START Entries shown

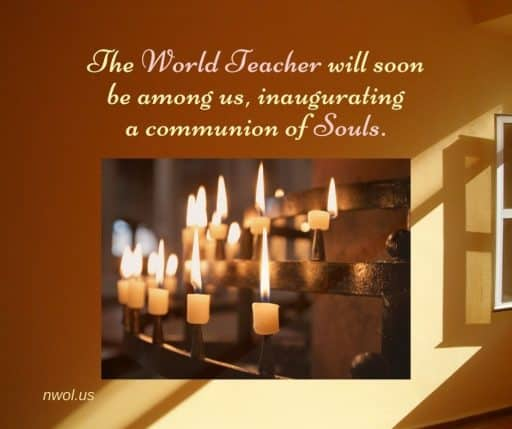 The World Teacher will soon be among us, inaugurating a communion of Souls.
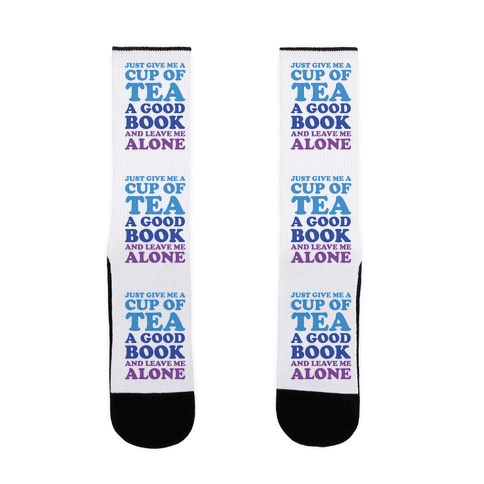 Just Give Me A Cup Of Tea A Good Book And Leave Me Alone Sock
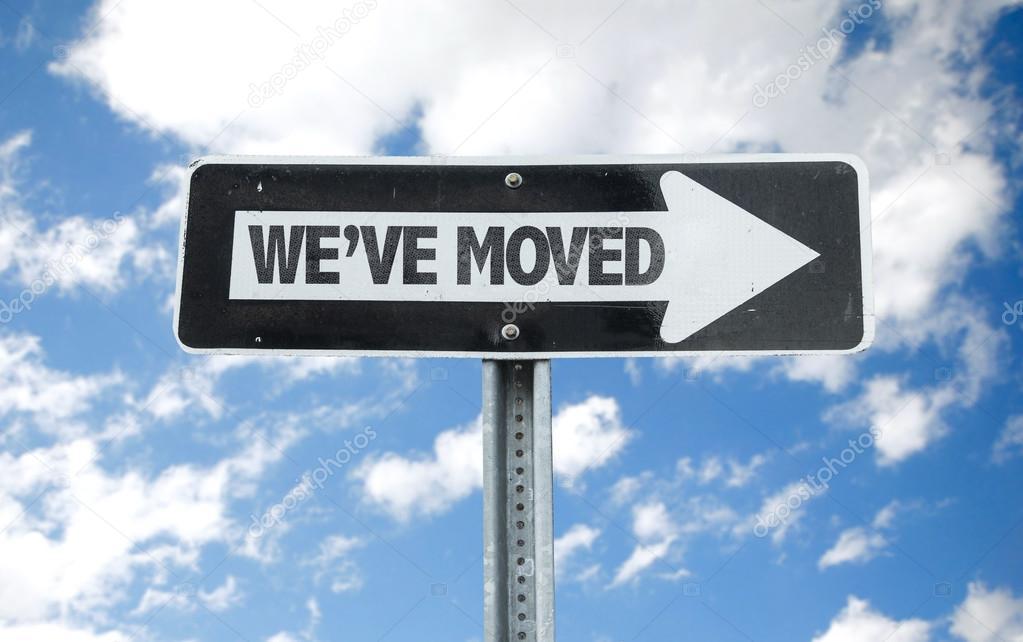 We've Moved direction sign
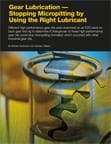 Gear Lubrication - Stopping Micropitting by Using the Right Lubricant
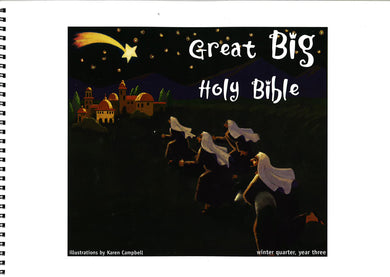 Great Big Holy Bible – Winter Year 3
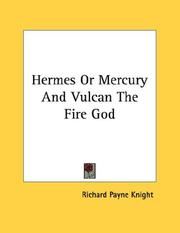 Cover of: Hermes Or Mercury And Vulcan The Fire God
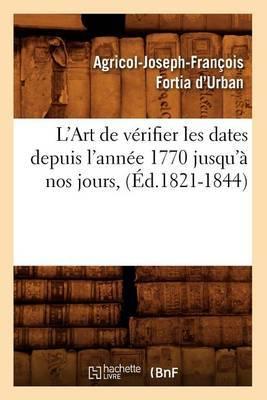 L'Art de Verifier Les Dates Depuis L'Annee 1770 Jusqu'a Nos Jours, (Ed.1821-1844)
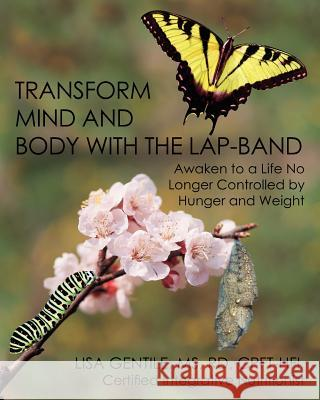 Transform Mind and Body with the Lap-Band: Awaken to a Life No Longer Controlled by Hunger and Weight Lisa Gentile 9781456528003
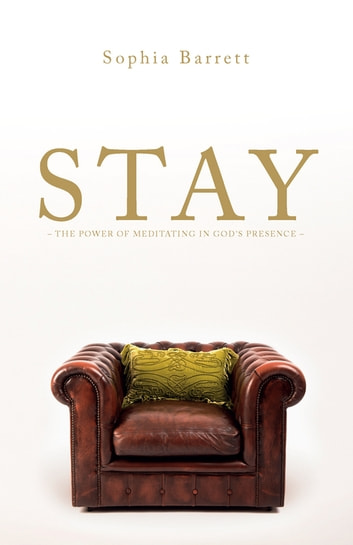 STAY - The Power of Meditating in God's Presence ebook by Sophia Barrett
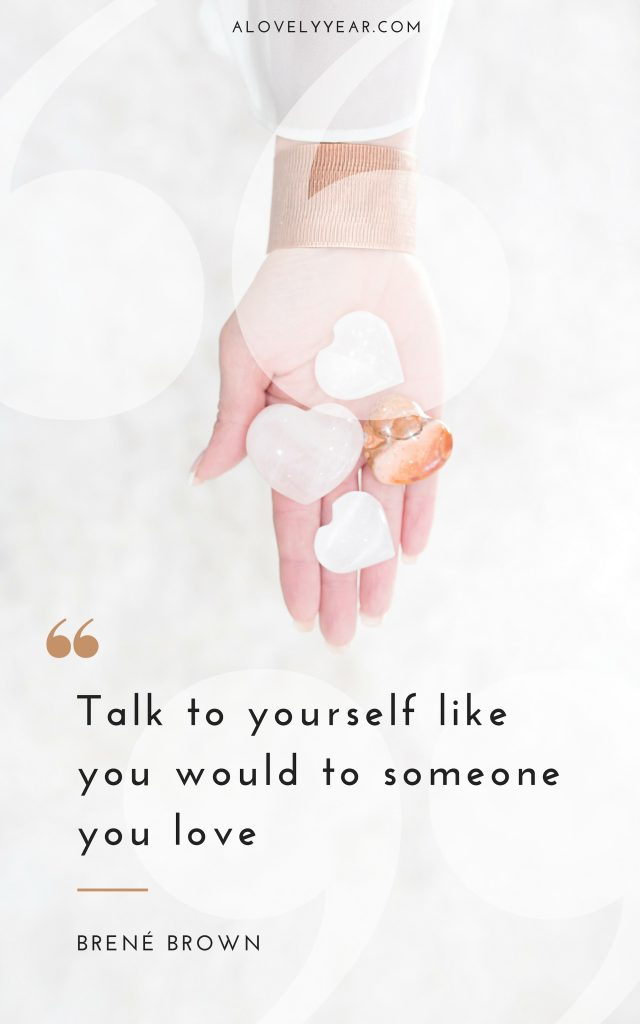 Talk to yourself like you would to someone you love - Brene Brown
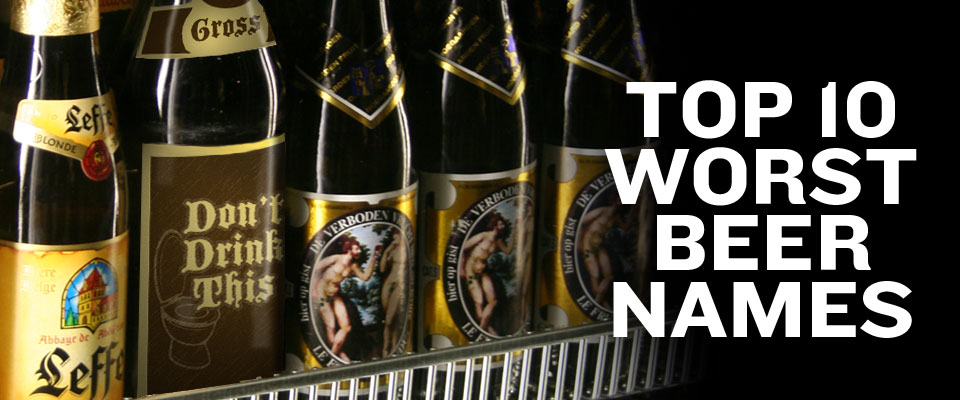 top 10 worst beer names
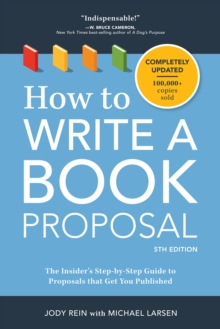 How to Write a Book Proposal : The Insider's Step-by-Step Guide to Proposals that Get You Published, Paperback Book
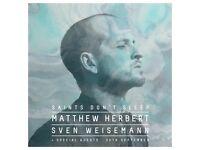 Saints Don't Sleep: Matthew Herbert, Sven Weisemann + Guests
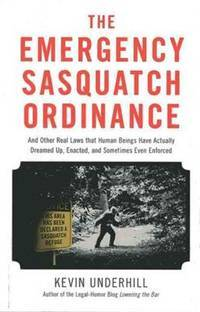 The Emergency Sasquatch Ordinance: And Other Real Laws That Human Beings Actually Dreamed Up,...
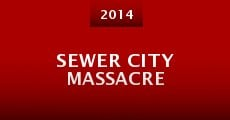 Sewer City Massacre (2014)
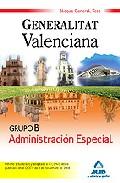 Portada de GRUPO B ADMINISTRACION ESPECIAL BLOQUE GENERAL. GENERALITAT VALENCIANA. TEST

END Entries shown

Exercise requirements –
Using the records above, copy exactly and only the lines from the line with "top 10 worst beer names" through the end, both included; leave every picture out.

Completed exercise –
 top 10 worst beer names
 How to Write a Book Proposal : The Insider's Step-by-Step Guide to Proposals that Get You Published, Paperback Book
 Saints Don't Sleep: Matthew Herbert, Sven Weisemann + Guests
 The Emergency Sasquatch Ordinance: And Other Real Laws That Human Beings Actually Dreamed Up,...
 Sewer City Massacre (2014)
 Portada de GRUPO B ADMINISTRACION ESPECIAL BLOQUE GENERAL. GENERALITAT VALENCIANA. TEST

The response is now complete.